1. ## Non-Archimedian calculus

When doing calculus with respect to a non-Archimedian metric (such as the p-adic metric), is it true that differentiability does NOT imply continuity (example: the p-adic norm seems to be differentiable but not continuous)?

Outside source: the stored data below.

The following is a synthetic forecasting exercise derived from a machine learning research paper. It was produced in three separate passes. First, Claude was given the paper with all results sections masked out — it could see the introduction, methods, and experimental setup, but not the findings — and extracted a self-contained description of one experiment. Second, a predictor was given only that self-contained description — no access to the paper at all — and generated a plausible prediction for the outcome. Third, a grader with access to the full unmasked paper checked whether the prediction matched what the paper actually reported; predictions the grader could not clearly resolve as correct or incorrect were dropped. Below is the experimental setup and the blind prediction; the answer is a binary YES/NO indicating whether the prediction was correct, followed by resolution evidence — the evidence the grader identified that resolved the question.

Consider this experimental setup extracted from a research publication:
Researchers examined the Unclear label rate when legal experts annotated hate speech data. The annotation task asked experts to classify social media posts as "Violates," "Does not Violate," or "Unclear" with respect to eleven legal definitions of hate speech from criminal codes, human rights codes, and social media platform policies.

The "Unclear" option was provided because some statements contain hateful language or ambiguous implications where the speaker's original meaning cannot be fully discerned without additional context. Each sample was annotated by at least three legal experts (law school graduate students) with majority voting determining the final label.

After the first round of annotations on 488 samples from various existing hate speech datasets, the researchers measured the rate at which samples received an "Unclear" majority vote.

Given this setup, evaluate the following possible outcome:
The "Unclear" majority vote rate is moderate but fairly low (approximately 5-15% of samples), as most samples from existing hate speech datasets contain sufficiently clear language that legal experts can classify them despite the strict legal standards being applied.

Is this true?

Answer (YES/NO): YES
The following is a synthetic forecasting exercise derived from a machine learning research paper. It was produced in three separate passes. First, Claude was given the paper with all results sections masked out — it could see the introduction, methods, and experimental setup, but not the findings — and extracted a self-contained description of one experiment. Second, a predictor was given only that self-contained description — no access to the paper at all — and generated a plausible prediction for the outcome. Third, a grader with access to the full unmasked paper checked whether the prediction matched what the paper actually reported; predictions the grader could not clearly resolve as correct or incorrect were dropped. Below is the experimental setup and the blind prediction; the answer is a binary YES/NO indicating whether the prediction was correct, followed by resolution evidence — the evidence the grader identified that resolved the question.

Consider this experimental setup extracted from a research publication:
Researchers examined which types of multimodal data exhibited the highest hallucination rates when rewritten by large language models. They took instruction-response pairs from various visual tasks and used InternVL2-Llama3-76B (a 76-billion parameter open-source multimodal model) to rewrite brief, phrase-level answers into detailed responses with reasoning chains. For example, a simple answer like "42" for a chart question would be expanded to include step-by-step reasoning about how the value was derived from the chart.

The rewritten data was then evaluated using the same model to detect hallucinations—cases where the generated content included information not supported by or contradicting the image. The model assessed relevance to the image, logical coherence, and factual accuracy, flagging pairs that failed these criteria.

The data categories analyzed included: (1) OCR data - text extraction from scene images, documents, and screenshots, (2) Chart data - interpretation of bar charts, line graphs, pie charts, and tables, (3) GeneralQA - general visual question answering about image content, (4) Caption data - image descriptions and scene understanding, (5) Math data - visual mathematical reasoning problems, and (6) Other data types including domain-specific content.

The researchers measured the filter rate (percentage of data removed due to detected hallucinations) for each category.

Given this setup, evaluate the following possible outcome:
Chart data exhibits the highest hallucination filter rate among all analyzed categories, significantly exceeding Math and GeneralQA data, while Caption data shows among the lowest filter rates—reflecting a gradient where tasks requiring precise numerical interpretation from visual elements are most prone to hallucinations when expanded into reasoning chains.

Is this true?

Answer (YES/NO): NO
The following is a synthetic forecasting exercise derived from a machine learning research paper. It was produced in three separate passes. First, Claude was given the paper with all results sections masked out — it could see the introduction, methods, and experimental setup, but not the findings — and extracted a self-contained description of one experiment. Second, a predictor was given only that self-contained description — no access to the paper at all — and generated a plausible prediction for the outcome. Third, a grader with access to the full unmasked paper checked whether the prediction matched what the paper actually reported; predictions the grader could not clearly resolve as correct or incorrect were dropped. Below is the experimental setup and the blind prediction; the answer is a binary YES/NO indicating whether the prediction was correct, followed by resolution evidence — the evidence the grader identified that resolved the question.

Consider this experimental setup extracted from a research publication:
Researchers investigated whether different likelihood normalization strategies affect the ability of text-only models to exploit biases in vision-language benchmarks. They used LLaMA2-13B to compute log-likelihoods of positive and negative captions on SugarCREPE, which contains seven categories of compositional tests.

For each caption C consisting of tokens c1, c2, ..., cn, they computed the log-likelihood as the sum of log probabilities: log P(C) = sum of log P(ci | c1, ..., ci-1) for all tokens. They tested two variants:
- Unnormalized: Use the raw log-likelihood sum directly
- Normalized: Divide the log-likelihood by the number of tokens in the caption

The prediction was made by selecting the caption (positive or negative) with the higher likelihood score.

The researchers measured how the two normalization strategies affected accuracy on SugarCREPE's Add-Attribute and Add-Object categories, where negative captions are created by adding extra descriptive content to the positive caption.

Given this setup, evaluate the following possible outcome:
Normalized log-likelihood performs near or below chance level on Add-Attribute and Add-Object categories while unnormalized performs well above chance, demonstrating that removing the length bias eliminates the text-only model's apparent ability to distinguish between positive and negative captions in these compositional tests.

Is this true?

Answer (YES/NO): YES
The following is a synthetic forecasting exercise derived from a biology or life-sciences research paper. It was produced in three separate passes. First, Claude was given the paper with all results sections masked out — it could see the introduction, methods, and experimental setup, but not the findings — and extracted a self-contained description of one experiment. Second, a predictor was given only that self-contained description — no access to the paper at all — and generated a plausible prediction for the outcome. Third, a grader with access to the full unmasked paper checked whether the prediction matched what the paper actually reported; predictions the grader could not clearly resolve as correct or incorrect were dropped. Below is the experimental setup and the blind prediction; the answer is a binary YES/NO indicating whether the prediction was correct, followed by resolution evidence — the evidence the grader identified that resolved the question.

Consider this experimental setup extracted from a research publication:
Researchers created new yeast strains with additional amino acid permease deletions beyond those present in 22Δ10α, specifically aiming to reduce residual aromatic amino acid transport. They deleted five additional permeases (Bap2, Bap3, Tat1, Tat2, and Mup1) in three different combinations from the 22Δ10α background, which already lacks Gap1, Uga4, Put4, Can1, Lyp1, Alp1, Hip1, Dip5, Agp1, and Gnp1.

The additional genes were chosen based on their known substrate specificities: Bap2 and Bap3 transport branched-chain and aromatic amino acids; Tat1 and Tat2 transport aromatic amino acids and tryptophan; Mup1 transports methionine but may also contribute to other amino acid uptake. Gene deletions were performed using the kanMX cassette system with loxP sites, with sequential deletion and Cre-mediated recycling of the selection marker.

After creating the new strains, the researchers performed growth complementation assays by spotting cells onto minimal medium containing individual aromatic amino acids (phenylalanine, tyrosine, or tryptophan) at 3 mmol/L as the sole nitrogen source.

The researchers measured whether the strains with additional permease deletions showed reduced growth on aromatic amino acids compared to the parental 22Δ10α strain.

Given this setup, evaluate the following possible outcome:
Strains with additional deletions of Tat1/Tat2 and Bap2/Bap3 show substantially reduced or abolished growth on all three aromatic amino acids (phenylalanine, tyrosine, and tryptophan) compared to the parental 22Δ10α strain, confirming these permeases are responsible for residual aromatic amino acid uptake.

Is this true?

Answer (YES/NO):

2. ## Re: Non-Archimedian calculus

Originally Posted by SlipEternal
When doing calculus with respect to a non-Archimedian metric (such as the p-adic metric), is it true that differentiability does NOT imply continuity (example: the p-adic norm seems to be differentiable but not continuous)?
Are you thinking in these terms ?.

3. ## Re: Non-Archimedian calculus

Yes, the p-adic metric is an example of an ultrametric.

4. ## Re: Non-Archimedian calculus

Never mind. I see what I was doing wrong. The p-adic norm is neither continuous nor differentiable at 0. So, differentiability still implies continuity.

5. ## Re: Non-Archimedian calculus

I spoke too soon. The p-adic norm was just a poor example. Instead, consider $f:\Bbb{Q}_p \to \Bbb{Q}_p$ defined by $f(x) = x|x|_p$ (where $\Bbb{Q}_p$ is the set of p-adic numbers, and $|x|_p$ is the p-adic norm of $x$).

First, I will consider continuity at 0. Consider the sequence $a_n = p^n$. This sequence converges to 0 with respect to the p-adic metric, but $f(a_n) = 1$ for all $n$ while $f(0) = 0$. Hence, $f(x)$ is not continuous at $x=0$. Yet:

$f'(0) = \lim_{|h|_p \to 0} \dfrac{f(h) - f(0)}{h} = \lim_{|h|_p \to 0} \dfrac{h|h|_p}{h} = \lim_{|h|_p \to 0} |h|_p = 0$

Hence, the derivative exists at $x=0$. So, differentiability does not imply continuity. Did I make a mistake somewhere?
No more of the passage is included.